An understanding of the kinetic contributions to G protein-coupled receptor pharmacology and signaling is increasingly important in compound profiling. Nonequilibrium conditions are commonly present in vivo, for example, as the drug competes with dynamic changes in hormone or neurotransmitter concentration for the receptor. Under such conditions individual binding kinetic properties of the ligands can influence duration of action, local ligand concentration, and functional properties such as the degree of insurmountable inhibition. Mapping the kinetic patterns of GPCR signaling events elicited by agonists, rather than a peak response at a single timepoint, is often key to predicting their functional impact. This is also a path to a better understanding of the origins of ligand bias, and whether such ligands demonstrate their effects through selection of distinct GPCR conformations, or via their kinetic properties. Recent developments in complementation approaches, based on a small bright shrimp luciferase Nanoluc, provide a new route to kinetic analysis of GPCR signaling in living cells that is amenable to the throughput required for compound profiling. In the NanoBiT luciferase complementation system, GPCRs and effector proteins are tagged with Nanoluc fragments optimized for their low interacting affinity and stability. The interactions brought about by GPCR recruitment of the effector are reproduced by a rapid and reversible increase in NanoBiT luminescence, in the presence of its substrate furimazine. Here we discuss the methods for optimizing and validating the GPCR NanoBiT assays, and protocols for their application to study endpoint and kinetic aspects of agonist and antagonist pharmacology. We also describe how timecourse families of agonist concentration response curves, derived from a single NanoBiT assay experiment, can be used to evaluate the kinetic components in operational model derived parameters of ligand bias.

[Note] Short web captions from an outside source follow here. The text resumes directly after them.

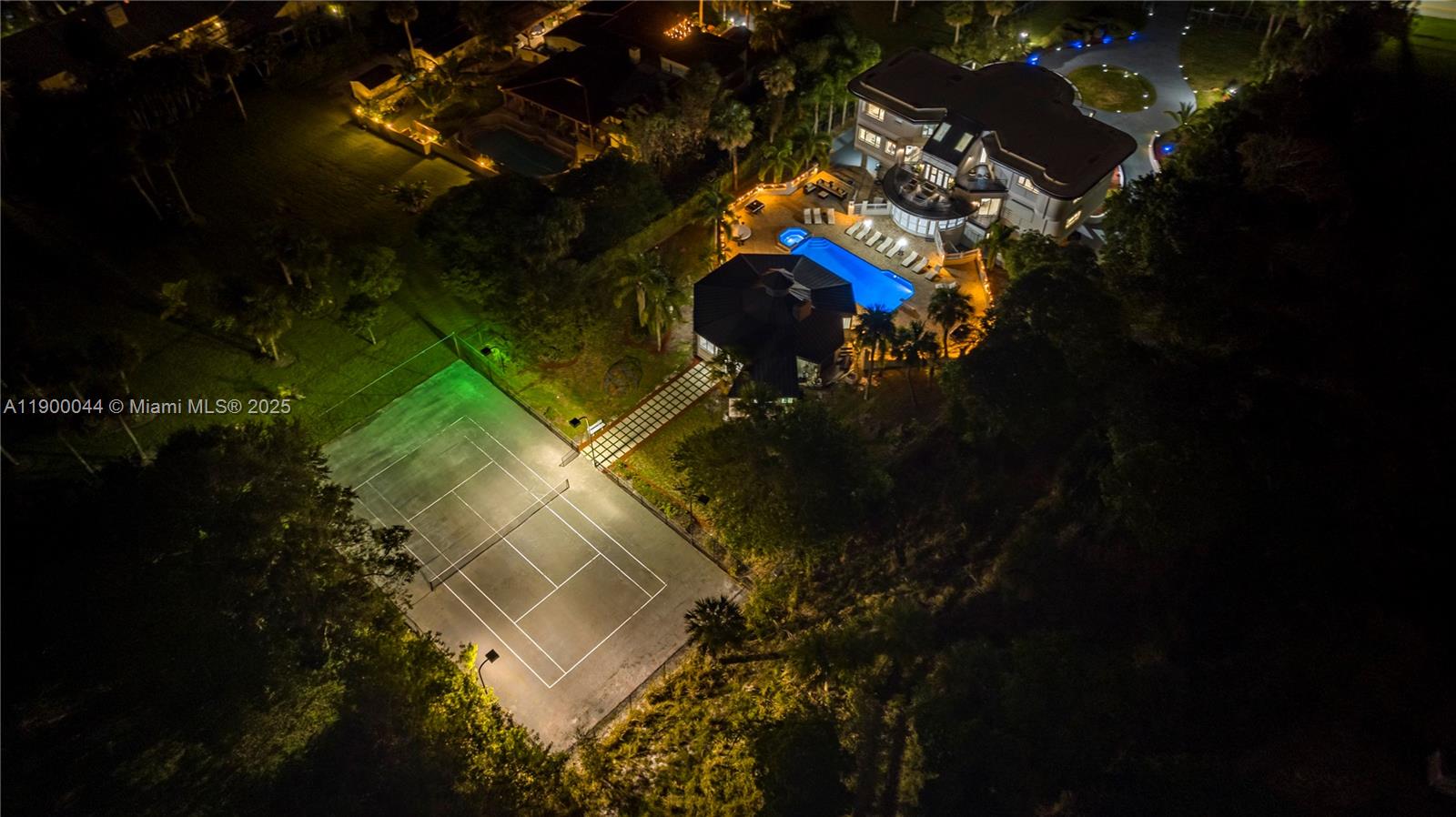 2827 S Indian Riv Dr Fort Pierce, FL 34982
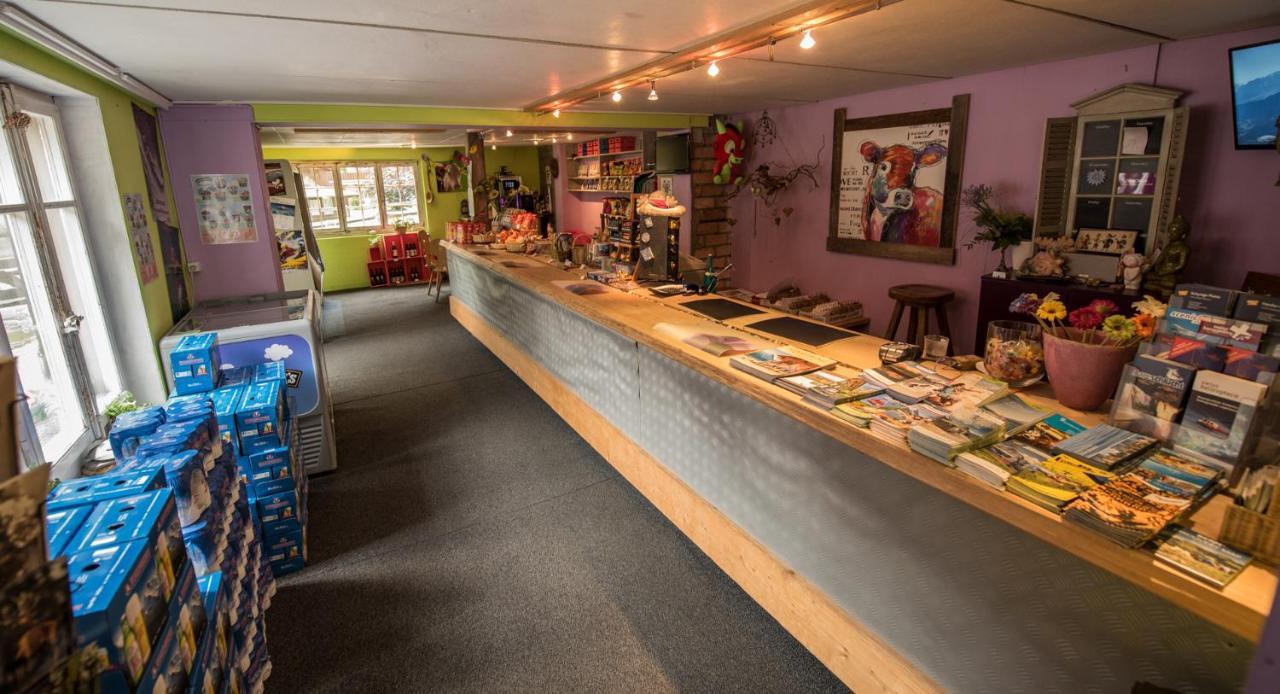 Schutzenbach Backpackers For Adults 18-35 Hostel Lauterbrunnen Buitenkant foto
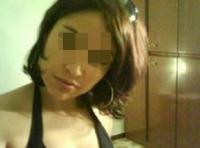 Fille nymphomane aimant la bite pour un plan cul sur Québec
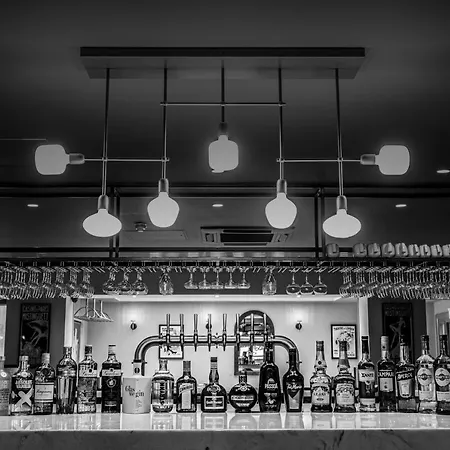 Broadcroft Hotel-2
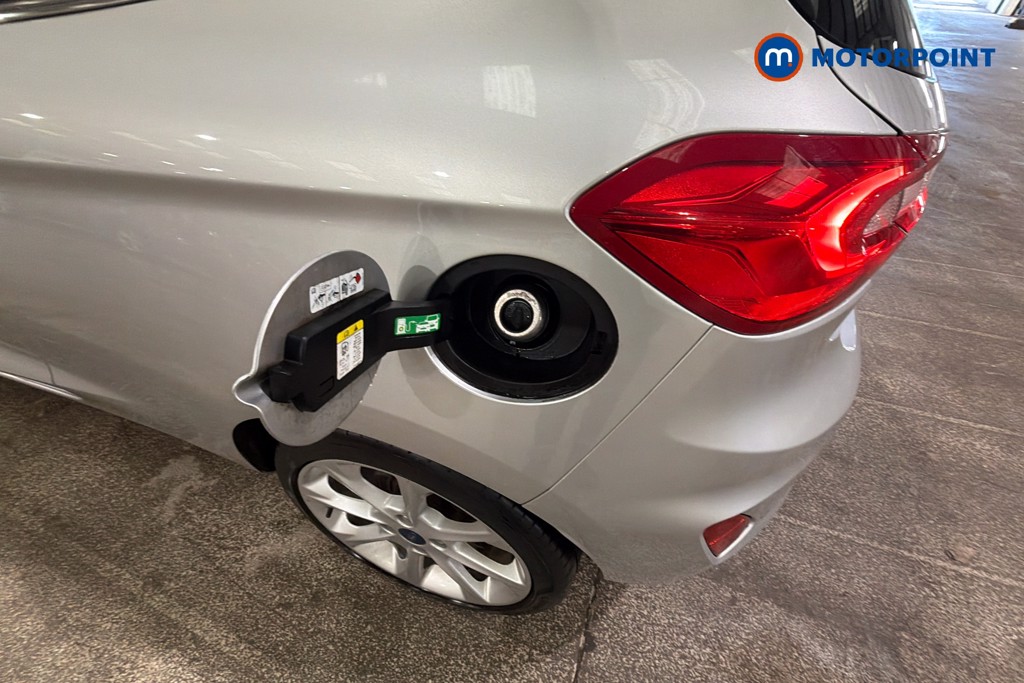 Ford Fiesta Titanium Manual Petrol Hatchback - Stock Number (1624175) - 41st supplementary image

理解动力学对 G 蛋白偶联受体药理学和信号转导的贡献在化合物分析中变得越来越重要。例如,在体内通常存在非平衡条件,因为药物与激素或神经递质浓度的动态变化竞争受体。在这种情况下,配体的个体结合动力学特性会影响作用持续时间、局部配体浓度以及功能特性,如不可逾越抑制的程度。绘制激动剂引起的 GPCR 信号事件的动力学模式,而不是在单个时间点的峰值反应,通常是预测其功能影响的关键。这也是更好地理解配体偏倚的起源的途径,以及这些配体是否通过选择不同的 GPCR 构象或通过其动力学特性来发挥其作用。基于小的亮虾荧光素 Nanoluc 的互补方法的最新进展,为在活细胞中进行 GPCR 信号动力学分析提供了一条新途径,该方法适用于化合物分析所需的通量。在 NanoBiT 荧光素互补系统中,GPCR 和效应蛋白被标记有优化的 Nanoluc 片段,以实现其低相互作用亲和力和稳定性。在其底物 furimazine 的存在下,通过快速和可逆地增加 NanoBiT 发光,重现由 GPCR 招募效应蛋白引起的相互作用。在这里,我们讨论了优化和验证 GPCR NanoBiT 测定的方法,以及将其应用于研究激动剂和拮抗剂药理学的终点和动力学方面的方案。我们还描述了如何从单个 NanoBiT 测定实验中获得的激动剂浓度反应曲线的时间曲线家族,用于评估配体偏倚的操作模型衍生参数中的动力学成分。